# READING PASSAGE
"""
Do you have any actual examples?



It's the first agenda item on the Python SO team's winter meeting: http://sopython.com/transcript/3/winter-2015-general-meeting...

They were just discussing it on chat today: http://chat.stackoverflow.com/transcript/6/15-16

I've never gotten involved in Chat before, either, but just searching the most active chatroom for `cv-` brought that up immediately.


"Better to have a bad question closed quickly than have it accumulate bad answers and rude comments and downvotes."

Unless it's offensive in some way, this seems like a terribly short-sighted way of handling bad questions. Ask questions back or offer suggestions for improving the question. Closing or deleting it doesn't teach the person anything, and it doesn't help the community.


Furthermore, it assumes excellent judgement on the part of the closers, who by definition don't have the full context. They are confident in imagining that a particular question will accumulate bad answers etc, but do they have any data to demonstrate that their imagination is any good? It may be, but then again, it may not be. It's not like no one has ever had bad judgement before.

So it might be useful to bias the site toward leaving questions open, and let people make weighted votes for closing. Initially, the weight of a vote would be zero. This would allow the quality of an individual's judgement to be established, and their vote given more weight as it proved to be more predictive of whether or not an issue was eventually closed.


Totally. I do come across duplicates and bad questions which necessarily must be closed, but I always do my best to help solve the problem that the human on the other end of the question is experiencing via the comments. There are rules, mostly good, mostly in need of enforcement to keep quality up, and I think they work in the individual human context.
"""
# TASK STATEMENT
Carry on the discussion about closing bad questions on Stack Overflow, starting after its final comment. The records that come next are separate material and have no connection to the discussion.

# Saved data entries
"""
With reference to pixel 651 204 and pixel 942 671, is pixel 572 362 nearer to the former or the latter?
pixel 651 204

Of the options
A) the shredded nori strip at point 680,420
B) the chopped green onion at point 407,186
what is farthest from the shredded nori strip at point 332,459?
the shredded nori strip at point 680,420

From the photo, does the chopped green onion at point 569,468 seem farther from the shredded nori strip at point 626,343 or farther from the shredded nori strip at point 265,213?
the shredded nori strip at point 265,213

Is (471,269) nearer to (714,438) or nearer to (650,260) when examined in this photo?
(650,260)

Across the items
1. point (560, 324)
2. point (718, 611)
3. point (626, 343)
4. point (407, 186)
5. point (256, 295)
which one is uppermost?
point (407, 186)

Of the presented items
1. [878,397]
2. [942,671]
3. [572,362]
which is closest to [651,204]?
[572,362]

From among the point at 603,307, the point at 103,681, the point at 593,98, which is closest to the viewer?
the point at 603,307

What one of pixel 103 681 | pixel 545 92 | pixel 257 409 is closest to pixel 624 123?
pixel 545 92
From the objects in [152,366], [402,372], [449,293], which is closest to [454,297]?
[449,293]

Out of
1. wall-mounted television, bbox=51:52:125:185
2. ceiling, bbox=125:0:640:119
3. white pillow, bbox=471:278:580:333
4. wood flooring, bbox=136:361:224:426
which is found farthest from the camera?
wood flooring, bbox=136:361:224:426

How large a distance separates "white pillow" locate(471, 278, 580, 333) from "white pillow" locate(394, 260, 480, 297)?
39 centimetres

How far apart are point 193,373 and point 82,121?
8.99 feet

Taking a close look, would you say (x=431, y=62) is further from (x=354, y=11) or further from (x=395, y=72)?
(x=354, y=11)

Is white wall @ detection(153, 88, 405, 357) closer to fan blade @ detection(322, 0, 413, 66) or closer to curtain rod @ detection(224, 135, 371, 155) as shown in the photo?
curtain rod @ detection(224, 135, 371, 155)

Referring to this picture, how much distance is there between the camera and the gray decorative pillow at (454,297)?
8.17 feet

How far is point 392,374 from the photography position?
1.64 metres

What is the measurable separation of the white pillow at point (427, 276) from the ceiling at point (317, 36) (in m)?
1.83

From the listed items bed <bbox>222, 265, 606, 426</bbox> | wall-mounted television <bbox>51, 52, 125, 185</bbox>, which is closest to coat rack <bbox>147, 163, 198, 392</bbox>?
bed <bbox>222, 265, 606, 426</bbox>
"""
# RESULT OF THE TASK
There's a balance of rights / responsibilities, and if you have the right to closevote questions and earn magical rep points, you have the responsibility to explain why and try to help.

Herd-mentality and behaviour (demonstrated as closevote requests) seem like the opposite of this.


This is a fantasic point. My highest rated most viewed question was one that I thought was stupid when I asked it. 5 years later it has tons of votes answers and backlinks.


What would solve the problem is if these "bad questions" were simply invisible to crawling.

Rude comments and inappropriate downvotes sounds like a community issue - why are those not punished or otherwise dis-incentivized?

Maybe they need a metamod function.


Huh, I didn't see that discussion before I wrote the comment, but I was specifically referring to sopython.

They mean well, but it does feel a bit like a mob at times.


I'm sorry you feel that way Joe.

The Room Owners have felt for a while now that it can sometimes get out of hand, that's why we had this discussion in our Room Meeting. As davidism has mentioned, we've put some extra guidelines down now. The main one being that unless it's necessary (something like spam, offensive, dupe, etc, where the OP isn't going to be able to improve the post) we're adding a 10 minute "grace period" before requesting a cv-pls. This gives OPs the chance to edit their question, to respond to comments, etc.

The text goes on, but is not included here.